A new article in an American Heart Association journal draws a compelling analogy between preventing sudden cardiac death and preventing nuclear war. That the three authors are long-time members of IPPNW should come as no surprise. In “Cardiac Events and Nuclear War: Prevention by Cardiovascular Specialists,” in the June 4 issue of Circulation, James Muller, John Pastore, and Amir Lerman relate the risks of heart attack to the risks of nuclear catastrophe.

“Although cardiac risk may be low in any given year, cardiologists act on the basis of cumulative risk over a decade or a lifetime. For the nuclear threat, which has a low annual risk, we must think in terms of the lifetime of humanity. A 1% annual risk of nuclear war, started by intention or by accident, rises to a 50% risk over a 70-year period.”

Both sets of risks, they argue, require changes in behavior.

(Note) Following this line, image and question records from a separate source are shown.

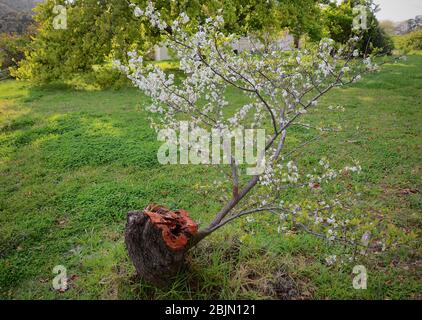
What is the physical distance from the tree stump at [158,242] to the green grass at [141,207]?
0.59ft

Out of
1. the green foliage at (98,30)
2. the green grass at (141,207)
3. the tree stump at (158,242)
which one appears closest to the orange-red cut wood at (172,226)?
the tree stump at (158,242)

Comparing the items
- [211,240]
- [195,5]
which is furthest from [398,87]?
[211,240]

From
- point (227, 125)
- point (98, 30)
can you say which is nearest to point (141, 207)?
point (227, 125)

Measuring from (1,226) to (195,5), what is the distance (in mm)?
9455

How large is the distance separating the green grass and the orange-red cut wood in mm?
482

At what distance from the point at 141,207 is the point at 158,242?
2.07 meters

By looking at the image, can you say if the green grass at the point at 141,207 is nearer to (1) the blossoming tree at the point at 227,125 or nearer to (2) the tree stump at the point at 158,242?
(2) the tree stump at the point at 158,242

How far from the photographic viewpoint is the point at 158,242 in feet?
10.0

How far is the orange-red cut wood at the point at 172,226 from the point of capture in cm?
303

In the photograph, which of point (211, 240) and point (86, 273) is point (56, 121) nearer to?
point (86, 273)

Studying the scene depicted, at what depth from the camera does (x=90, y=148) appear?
710cm

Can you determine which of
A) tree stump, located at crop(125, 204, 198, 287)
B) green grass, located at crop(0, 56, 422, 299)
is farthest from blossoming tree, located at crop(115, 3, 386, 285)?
green grass, located at crop(0, 56, 422, 299)

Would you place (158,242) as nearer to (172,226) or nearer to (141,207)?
(172,226)
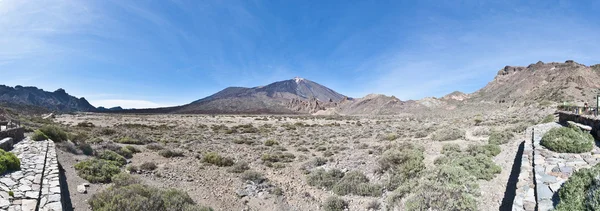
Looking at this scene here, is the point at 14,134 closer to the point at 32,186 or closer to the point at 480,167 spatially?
the point at 32,186

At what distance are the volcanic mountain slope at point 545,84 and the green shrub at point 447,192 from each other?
186ft

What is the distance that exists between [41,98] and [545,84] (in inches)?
9459

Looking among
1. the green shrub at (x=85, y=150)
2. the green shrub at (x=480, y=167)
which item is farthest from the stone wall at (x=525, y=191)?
the green shrub at (x=85, y=150)

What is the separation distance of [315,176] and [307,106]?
143842 millimetres

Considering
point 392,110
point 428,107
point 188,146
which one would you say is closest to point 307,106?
point 392,110

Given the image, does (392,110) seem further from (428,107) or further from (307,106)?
(307,106)

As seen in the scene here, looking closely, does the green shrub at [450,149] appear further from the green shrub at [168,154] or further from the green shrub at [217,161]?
the green shrub at [168,154]

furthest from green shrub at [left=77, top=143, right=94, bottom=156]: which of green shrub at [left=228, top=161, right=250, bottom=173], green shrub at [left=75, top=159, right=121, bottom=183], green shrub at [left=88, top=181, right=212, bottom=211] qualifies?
green shrub at [left=88, top=181, right=212, bottom=211]

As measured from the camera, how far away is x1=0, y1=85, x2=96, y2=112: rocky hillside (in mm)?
138250

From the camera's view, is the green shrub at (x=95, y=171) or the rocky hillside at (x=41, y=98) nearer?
the green shrub at (x=95, y=171)

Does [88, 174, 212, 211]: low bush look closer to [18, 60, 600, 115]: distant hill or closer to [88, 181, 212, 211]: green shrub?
[88, 181, 212, 211]: green shrub

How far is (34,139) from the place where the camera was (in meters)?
12.4

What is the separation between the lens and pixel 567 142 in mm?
8094

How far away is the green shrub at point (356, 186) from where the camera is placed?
1004 cm
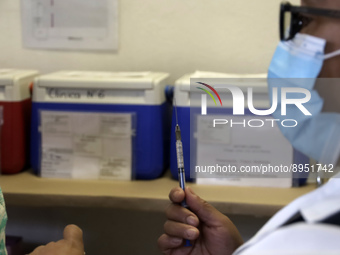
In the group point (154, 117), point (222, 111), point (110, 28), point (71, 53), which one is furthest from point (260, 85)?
point (71, 53)

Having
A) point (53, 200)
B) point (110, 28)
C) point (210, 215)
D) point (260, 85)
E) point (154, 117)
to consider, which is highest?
point (110, 28)

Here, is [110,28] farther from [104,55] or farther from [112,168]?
[112,168]

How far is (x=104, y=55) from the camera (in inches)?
67.1

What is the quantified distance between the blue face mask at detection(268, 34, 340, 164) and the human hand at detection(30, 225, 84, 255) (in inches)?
23.8

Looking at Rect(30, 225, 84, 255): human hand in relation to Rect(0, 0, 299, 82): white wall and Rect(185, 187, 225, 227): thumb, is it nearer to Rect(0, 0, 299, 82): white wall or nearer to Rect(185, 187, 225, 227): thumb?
Rect(185, 187, 225, 227): thumb

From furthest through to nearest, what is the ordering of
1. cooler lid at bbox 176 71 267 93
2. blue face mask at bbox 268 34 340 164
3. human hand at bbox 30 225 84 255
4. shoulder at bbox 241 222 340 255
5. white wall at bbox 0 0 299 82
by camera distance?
white wall at bbox 0 0 299 82 → cooler lid at bbox 176 71 267 93 → blue face mask at bbox 268 34 340 164 → human hand at bbox 30 225 84 255 → shoulder at bbox 241 222 340 255

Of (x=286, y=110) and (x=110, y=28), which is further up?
(x=110, y=28)

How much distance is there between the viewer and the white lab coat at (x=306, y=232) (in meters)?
0.48

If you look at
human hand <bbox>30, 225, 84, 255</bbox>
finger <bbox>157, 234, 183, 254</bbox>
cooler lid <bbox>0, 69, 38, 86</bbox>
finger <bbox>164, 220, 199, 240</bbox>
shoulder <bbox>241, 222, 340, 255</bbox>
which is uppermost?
cooler lid <bbox>0, 69, 38, 86</bbox>

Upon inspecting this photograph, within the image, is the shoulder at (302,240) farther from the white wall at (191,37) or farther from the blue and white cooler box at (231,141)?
the white wall at (191,37)

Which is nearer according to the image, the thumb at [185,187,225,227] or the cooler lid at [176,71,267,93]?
the thumb at [185,187,225,227]

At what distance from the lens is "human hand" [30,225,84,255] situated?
35.1 inches

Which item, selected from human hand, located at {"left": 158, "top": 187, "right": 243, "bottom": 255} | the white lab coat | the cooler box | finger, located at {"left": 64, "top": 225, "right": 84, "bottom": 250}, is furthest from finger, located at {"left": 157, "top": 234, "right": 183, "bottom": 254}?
the cooler box

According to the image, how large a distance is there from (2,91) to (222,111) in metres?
0.73
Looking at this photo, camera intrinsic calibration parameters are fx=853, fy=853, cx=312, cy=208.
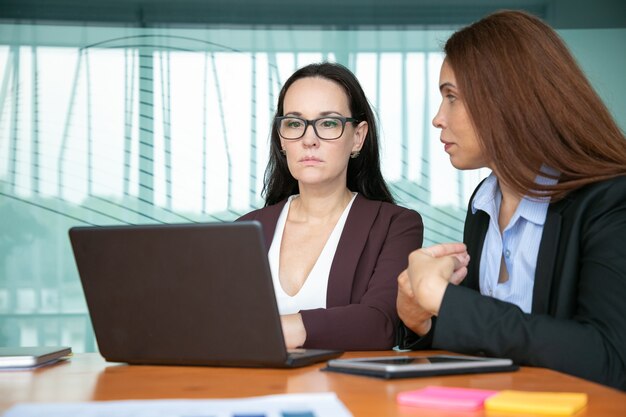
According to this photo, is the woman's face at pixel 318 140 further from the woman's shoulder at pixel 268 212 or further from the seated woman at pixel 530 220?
the seated woman at pixel 530 220

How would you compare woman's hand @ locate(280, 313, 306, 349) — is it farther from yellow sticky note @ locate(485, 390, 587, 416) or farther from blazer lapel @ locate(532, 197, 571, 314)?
yellow sticky note @ locate(485, 390, 587, 416)

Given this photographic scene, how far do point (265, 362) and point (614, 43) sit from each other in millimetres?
A: 3879

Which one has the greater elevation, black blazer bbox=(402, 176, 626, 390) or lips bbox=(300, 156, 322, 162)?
lips bbox=(300, 156, 322, 162)

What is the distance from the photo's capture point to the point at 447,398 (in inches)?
44.6

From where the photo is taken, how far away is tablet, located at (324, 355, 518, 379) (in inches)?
53.2

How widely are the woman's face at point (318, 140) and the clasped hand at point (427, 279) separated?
722 mm

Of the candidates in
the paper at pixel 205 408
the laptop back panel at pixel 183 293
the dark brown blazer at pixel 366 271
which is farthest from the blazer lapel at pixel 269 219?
the paper at pixel 205 408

“Prevention of cardiac events in most cases requires a change in behavior: cessation of smoking, taking medications for hypertension, weight loss. …[T]he prevention of nuclear war also requires a difficult change in high-risk and potentially modifiable behavior. We  must recognize that in the nuclear era destructive force can no longer be the ultimate guarantor of security.”

The authors cite the work of IPPNW, its US affiliate Physicians for Social Responsibility, and ICAN, and recommend participation in the Back From the Brink campaign. The US campaign, co-sponsored by PSR, calls for specific concrete steps to reduce the risks of nuclear war, including renouncing first use of nuclear weapons; ending the sole, unchecked authority of any president to launch a nuclear attack; taking US nuclear weapons off hair-trigger alert; cancelling the trillion-dollar program to rebuild the US nuclear arsenal; and pursuing an agreement with the other nuclear-armed states to eliminate all nuclear weapons.